This is a double-edged sword. If developers/publishers don't have anti-piracy measures to rely on (no matter how reliable/unreliable they actually are), they lose incentive to continue to develop/publish PC games. Piracy can potentially take a huge chunk of the profits. It's one reason why MMORPGs make the most money - you can't pirate subscriptions. Other PC games make a bit of money at first, then piracy eats away at the profits. I don't blame developers/publishers for being wary of that.
You can't compare an MMORPG to other games in terms of revenue. They have completley seperate business models. PC games make money at first but it is market saturation, not piracy, that causes the drop in ongoing revenue per title. The average MMORPG player will spend much more money over time due to monthly subscription costs. If you want to bother looking at the actual market data (most studio execs don't like facts getting in the way of business) then piracy does not actually hurt profits, it may even bolster them. Look at the record industry. During the height of the Napster file sharing movement the record industry was making record profits. Then Napster was shut down and DRM was added to music and profits tanked. Once DRM was removed and RIAA approved downloads became available then profits came back. The lesson that was, or at least should have been, learned was that digital piracy is driven by an unwillingness to pay for a product as it is offered. There are three important pieces there, Price, Product and Conditions.
Price, there are some who won't pay any price no matter what. These people would not have purchased the product to begin with, any resources aimed at stopping this group would be wasted. However there are others who would be willing to pay, but it is dependant on the quality of both Product and Conditions.
Product, pirates and customers both have equal desire in a product, this is illustrated by the number of illegal copies of Avatar vs those of Spice World there are circulating about. If it's not worth buying then it's not worth stealing. But how do you know if something is worth buying? Most consumers like to try something out before purchasing it, this covers everything from test drives to free samples of microwave burritos at the store. Once upon a time most games had demos that you could play to see if you liked the game before you actually purchased it. Then someone got it in their head to release "demos" that were more or less beta testing grounds which made consumers think that the whole game would be as buggy as the demo. Rather than going back to the idea of the demo as a chance to hook the gamer in the concept was largly dropped as a whole. If someone wants to play the game for an hour or two before they spend money on it they have few choices, ever more restrictive DRM schemes that ensure "only you can play your games" narrow the choices even further. So here we see where a pirated copy could become a sale that would not have happened otherwise. If someone won't purchase the game with out trying it first, and does not like it when they do try it then there is no sale lost. The issue comes from those who turn to piracy to get their "demo" and end up liking the game but never getting around to actually purchasing it. These are also actual lost sales because without an official demo they will never get to the point where they cannot continue without purchasing.

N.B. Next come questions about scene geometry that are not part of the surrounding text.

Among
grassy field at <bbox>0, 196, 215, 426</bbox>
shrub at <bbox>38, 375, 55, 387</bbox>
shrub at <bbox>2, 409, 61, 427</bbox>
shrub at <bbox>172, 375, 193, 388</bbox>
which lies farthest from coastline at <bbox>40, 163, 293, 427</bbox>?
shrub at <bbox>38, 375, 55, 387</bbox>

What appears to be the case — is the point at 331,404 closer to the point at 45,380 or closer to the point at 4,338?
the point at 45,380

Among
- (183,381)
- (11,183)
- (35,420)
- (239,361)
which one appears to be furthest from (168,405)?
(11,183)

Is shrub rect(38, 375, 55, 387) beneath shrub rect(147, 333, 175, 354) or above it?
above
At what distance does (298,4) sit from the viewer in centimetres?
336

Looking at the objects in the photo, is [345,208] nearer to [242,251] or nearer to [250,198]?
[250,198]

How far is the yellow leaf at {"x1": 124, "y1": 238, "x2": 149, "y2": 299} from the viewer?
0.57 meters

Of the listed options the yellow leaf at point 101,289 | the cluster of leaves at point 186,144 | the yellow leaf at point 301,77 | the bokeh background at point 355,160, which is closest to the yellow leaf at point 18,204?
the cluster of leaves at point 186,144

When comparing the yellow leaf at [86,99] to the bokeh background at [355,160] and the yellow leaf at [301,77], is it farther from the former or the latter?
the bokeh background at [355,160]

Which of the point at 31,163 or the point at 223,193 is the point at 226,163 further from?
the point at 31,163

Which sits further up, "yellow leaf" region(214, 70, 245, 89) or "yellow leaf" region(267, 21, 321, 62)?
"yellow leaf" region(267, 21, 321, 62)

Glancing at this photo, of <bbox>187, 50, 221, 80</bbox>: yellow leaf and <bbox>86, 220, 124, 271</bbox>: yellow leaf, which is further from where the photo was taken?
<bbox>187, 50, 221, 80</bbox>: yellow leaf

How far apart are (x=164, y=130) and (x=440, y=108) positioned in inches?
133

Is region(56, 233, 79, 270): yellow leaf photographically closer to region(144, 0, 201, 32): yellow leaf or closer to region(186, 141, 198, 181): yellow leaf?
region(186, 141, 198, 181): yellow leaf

Conditions, part of the reason that Napster was so popular was because it offered every song as a single. There are, as evidenced by ITunes, many people willing to pay for a single song but not the rest of the album. This was an underserved consumer demographic that went to the only source offering just the product without the additional condition of having to purchase a dozen B-side tracks to get the one song they wanted. Every pirated copy in this group represents a lost sale, this is where the publishers can do the most to diminish piracy. If you want to play Skyrim without Fast Travel, wait a little bit and the mod community will help you out. Want to play without having to create a Steam account? You have no legal options. If players are taking the risks by downloading hacks and cracks from shady sources to use with copys of games that they legally purchased then the publisher has done something very wrong.